Ich legte auf und binnen weniger Sekunden, erhielt ich auch schon die Nachricht mit der Adresse. Sofort steckte ich mein Handy wieder ein und griff kurzer Hand nach dem Waffengurt mit meiner Dienstwaffe, als Ezra mir besorgte Blicke zuwarf.
,,Was ist denn passiert?"
,,Das war Sherlock! John wurde entführt. Er und Mary brauchen meine Hilfe, deswegen werde ich jetzt hinfahren.", erklärte ich und Ezra war sichtlich bestürzt.
,,Oh, mein Gott! Soll ich mitkommen?"
,,Nein! Ich möchte nicht, dass dir etwas passiert. Aber du kannst mir einen anderen Gefallen tun. Ruf Greg an und sag ihm, was los ist. Wenn es ernst wird, dann könnten wir Unterstützung gebrauchen. Ich leite die Adresse an ihn weiter.", erwiderte ich und mein Verlobter nickte.
,,Mach ich! Evelyn, bitte sei vorsichtig."
Er sah mich bittend an und ich nickte, ehe ich ihn flüchtig küsste und ihm einen zuversichtlichen Blick zuwarf.
,,Versprochen!"
***
Am Treffpunkt hielt ich an und sprang regelrecht aus dem Wagen. Und das gerade zum richtigen Zeitpunkt, denn ich entdeckte Sherlock und Mary, die doch allen Ernstes von einem Motorrad stiegen. Ich wollte gar nicht wissen, wo Sherlock das aufgetrieben hatte, denn es konnte keineswegs auf legale Weise passiert sein. Die Zwei eilten bereits auf mich zu und ich kam ihnen entgegen.

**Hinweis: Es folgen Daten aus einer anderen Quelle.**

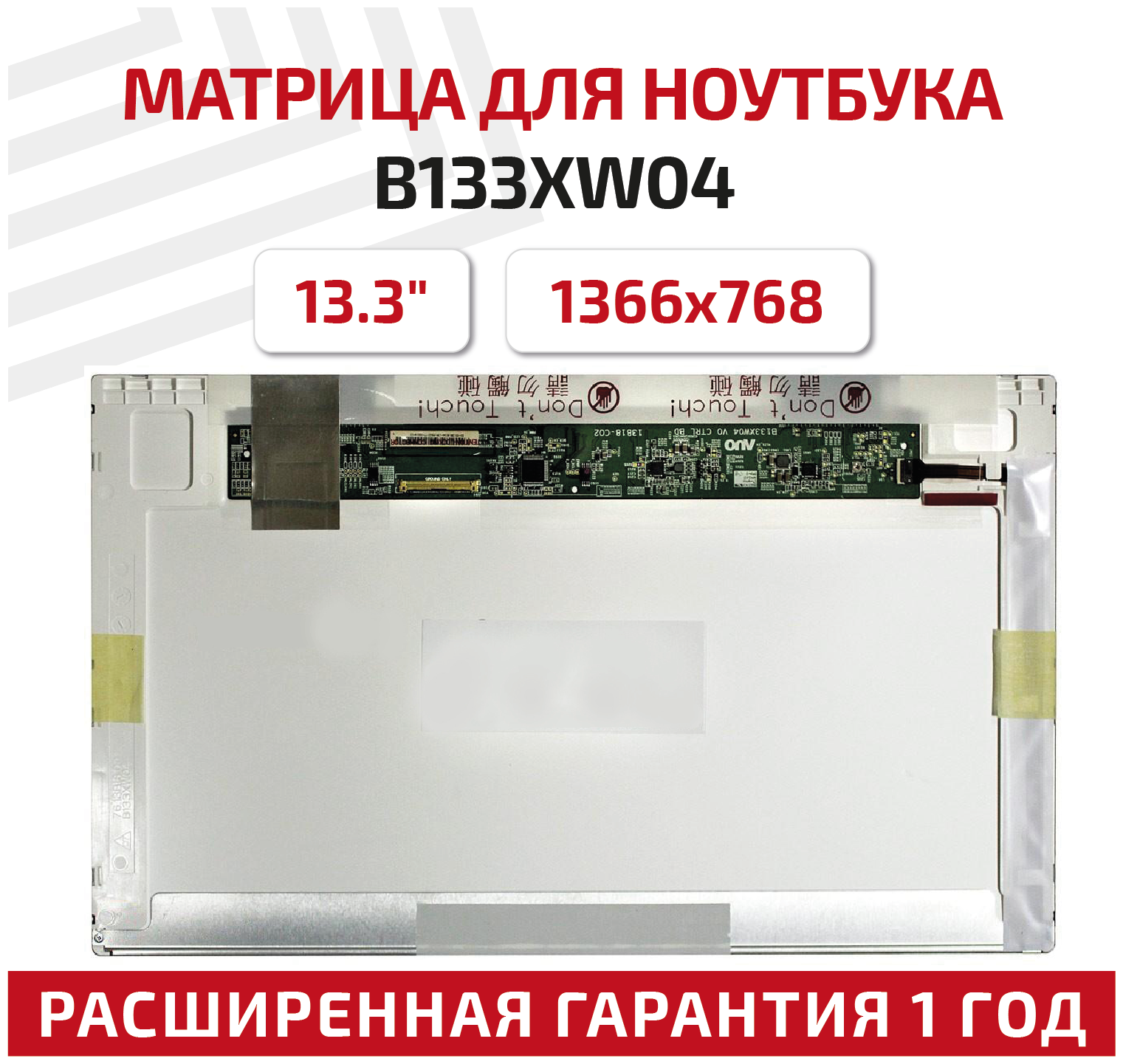 Матрица (экран) для ноутбука B133XW04 V.0 13.3" 1366x768 40pin Normal (стандарт) светодиодная (LED) матовая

,,Wo ist John?", fragte ich und Sherlock sah sich um, während er besorgt, aber auch nachdenklich wirkte.
,,Er muss hier irgendwo sein."
,,Das Feuer!", brachte Mary auf einmal panisch hervor und unsere Blicke wanderten in die Richtung, in die sie zeigte.

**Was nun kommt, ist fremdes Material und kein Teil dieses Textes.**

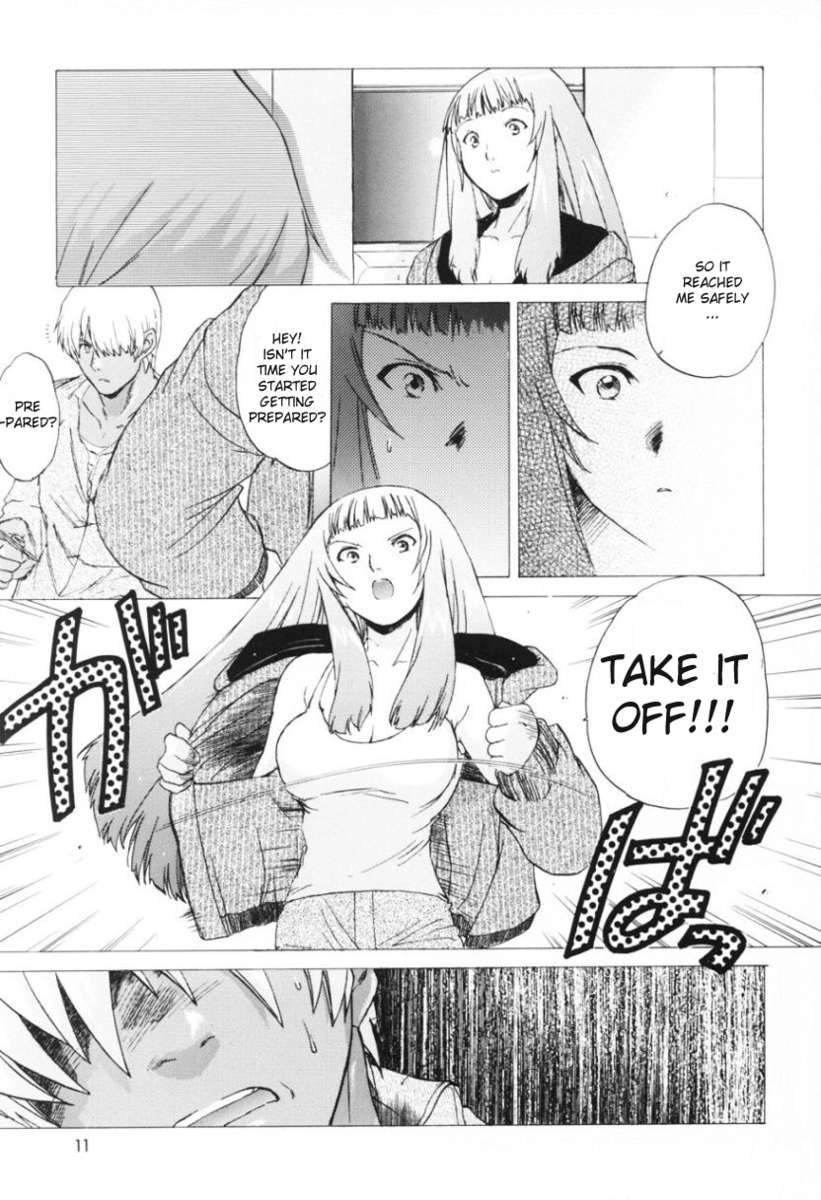 Yukuzo! Aumaan Daikessen!! Gojitsudan page 10 full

Und tatsächlich! Nur ein paar Meter von uns entfernt, war eine Menschenmenge um einen Scheiterhaufen versammelt, der gerade von ein paar Männern angezündet wurde.
Augenblicklich setzten wir Drei uns in Bewegung und jagten regelrecht auf das Feuer zu. Wenn die Vermutung von Mary stimmte, dann zählte nun jede Sekunde und ich verschaffte uns etwas Freiraum.
,,POLIZEI! AUS DEM WEG!"
Sofort sprangen die Menschen zur Seite und wir erreichten endlich das Feuer. Sherlock stürzte sich regelrecht auf den Scheiterhaufen und fing an, in den lodernden Flammen nach John zu suchen.
,,JOHN!"
Sherlock, Mary und ich riefen gemeinsam mehrere Mal nach John und schließlich zog Sherlock seinen besten Freund aus dem Scheiterhaufen hervor. Ich half ihm und wir zogen John ein Stück weit weg, sodass er sich außer Reichweite des Feuers befand.
Mary eilte sofort an seine Seite und John hustete sich den Ruß aus den Lungen, während wir alle vor Erleichterung aufatmeten. Wir hätten keine Sekunde später hier sein dürfen, sonst wäre für John jede Hilfe zu spät gekommen. Während Mary John aufhalf und ihm erleichtert um den Hals fiel, trafen sich für einen kurzen Moment die Blicke von Sherlock und mir. Und ich stellte mir in diesem Augenblick nur eine einzige Frage: Wer hatte John das angetan?